FRAGMENTO PROPUESTO.
----------------

La semana ha sido muy difícil.
Por un lado, logré alcanzar un pequeño hito profesional al ir a cubrir la COP21 de París. Llevo años escribiendo de cambio climático y siguiendo estos eventos en segundo plano. A tenor de los resultados, estoy más que satisfecho. Fui allí como enviado de un medio joven y me demostré muchas cosas a mí mismo. Pero no quería hablar de esto.
En mi segundo día en la cumbre, recibí un Whatsapp bastante inquietante de mi madre en relación a un amigo de la adolescencia. Tenía que contarme algo sobre él y en aquel momento ya sabía lo que era. Él era francés y, al estar yo allí, mi madre temía que pudiera enterarme por la prensa. Joder. El estómago se me fue a los pies y de repente todo lo relativo a la cumbre o al cambio climático o a mi carrera dejó de importarme.
Nos conocimos con 15 años, los dos con la cara llena de granos. Nos intercambiábamos los veranos, uno lo pasábamos en su casa al sur de Francia y el siguiente él en Córdoba. Ninguno de los dos hablábamos entonces de querer ser periodistas y sin embargo los dos acabamos siéndolo, él tras estudiar Ciencias Políticas y yo tras hacer Filología Inglesa, él se especializó en rugby y yo en ciencia. Había cierto paralelismo entre nuestras vidas, aunque no eran líneas rectas. Más bien, le veía como alguien muy parecido a mí, más o menos los mismos objetivos vitales, pero con las reverberaciones del destino propias de haber nacido en otro país. A través de postales o actualizaciones de Facebook ambos mirábamos con el rabillo de ojo la vida del otro.

----------------

TAREAS POR REALIZAR.
• 1. Copia, por favor, el tramo del fragmento propuesto que va desde "La semana ha" hasta "dejó de importarme.".
• 2. Escribe la continuación del relato sobre la COP21 y el amigo francés a partir de donde termina.

DATOS REGISTRADOS.
----------------

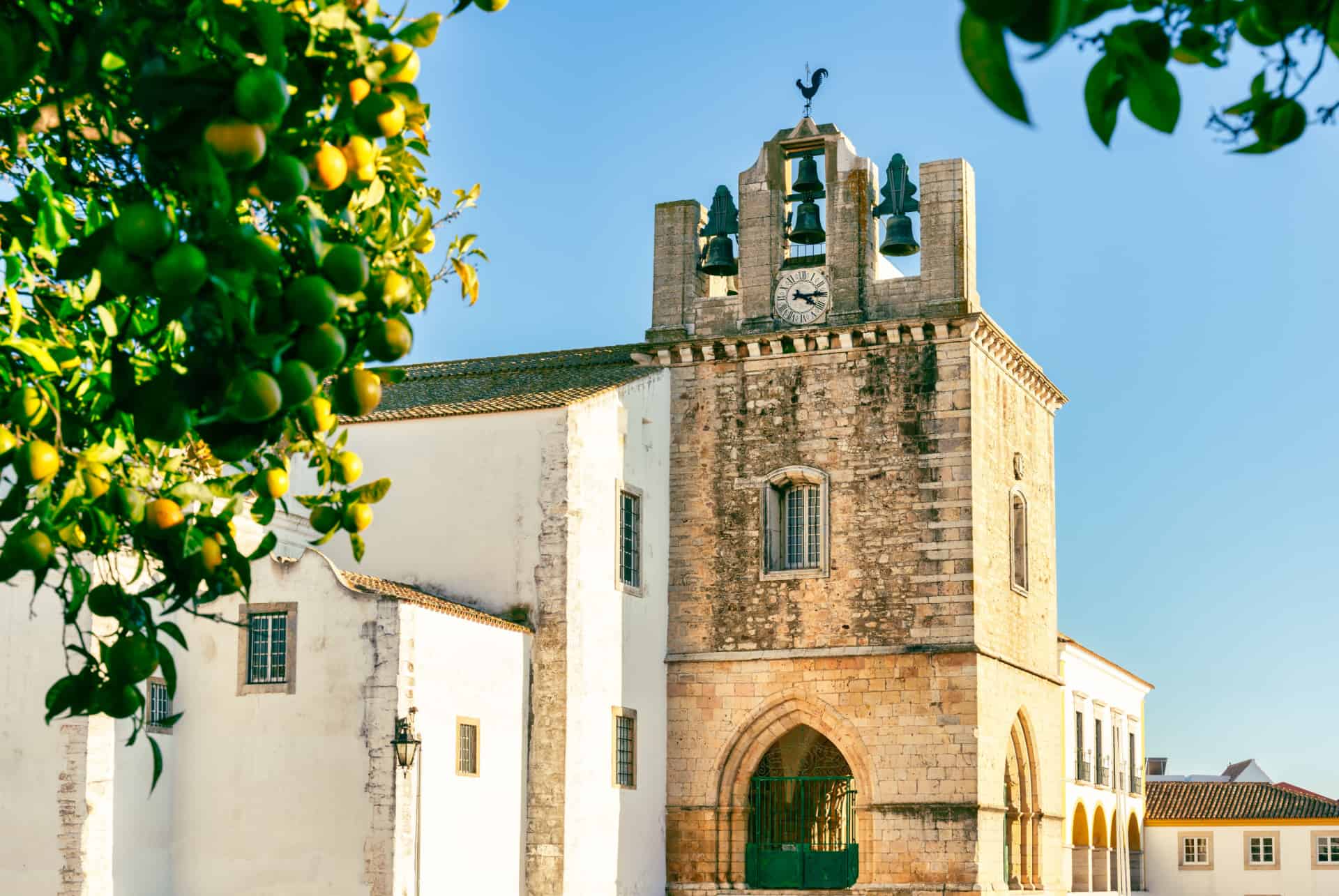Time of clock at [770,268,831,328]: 4:14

----------------

RESPUESTAS POR TAREA.
• 1.
La semana ha sido muy difícil.
Por un lado, logré alcanzar un pequeño hito profesional al ir a cubrir la COP21 de París. Llevo años escribiendo de cambio climático y siguiendo estos eventos en segundo plano. A tenor de los resultados, estoy más que satisfecho. Fui allí como enviado de un medio joven y me demostré muchas cosas a mí mismo. Pero no quería hablar de esto.
En mi segundo día en la cumbre, recibí un Whatsapp bastante inquietante de mi madre en relación a un amigo de la adolescencia. Tenía que contarme algo sobre él y en aquel momento ya sabía lo que era. Él era francés y, al estar yo allí, mi madre temía que pudiera enterarme por la prensa. Joder. El estómago se me fue a los pies y de repente todo lo relativo a la cumbre o al cambio climático o a mi carrera dejó de importarme.

• 2.
Cuando mi madre me lo contó entré en ese periodo de no aceptación. Traté de centrarme en acabar el reportaje que estaba escribiendo, traté de evitar cualquier relajación, no distraerme de la misión que me había impuesto para no pensar. A veces, algunos compañeros españoles venían a decirme cualquier cosa, que si el borrador del acuerdo había salido o si la ministra nos había reunido a tal hora para valorarlo. Asentía, pero me daba igual. Sólo quería volver a la pantalla y al texto a medio escribir. Si me levantaba a por café o al baño, la dichosa frase que empezaba con su nombre y acababa con su muerte se me metía en la cabeza, y yo intentaba rechazarla. Tuve que meterme entre dos taquillas para llamar a un par de seres queridos, que le conocieron, y poder desahogarme con ellos.
Iba con su mujer, que tuvo suerte aunque aún está grave, y sedada. Fue un accidente múltiple al sur de Francia. Cinco coches y ellos las únicas víctimas. La vida es tan cruel. No quería ni pensar en… bueno, en todo lo demás. En sus padres o sus hermanos pequeños, que hace años casi eran los míos.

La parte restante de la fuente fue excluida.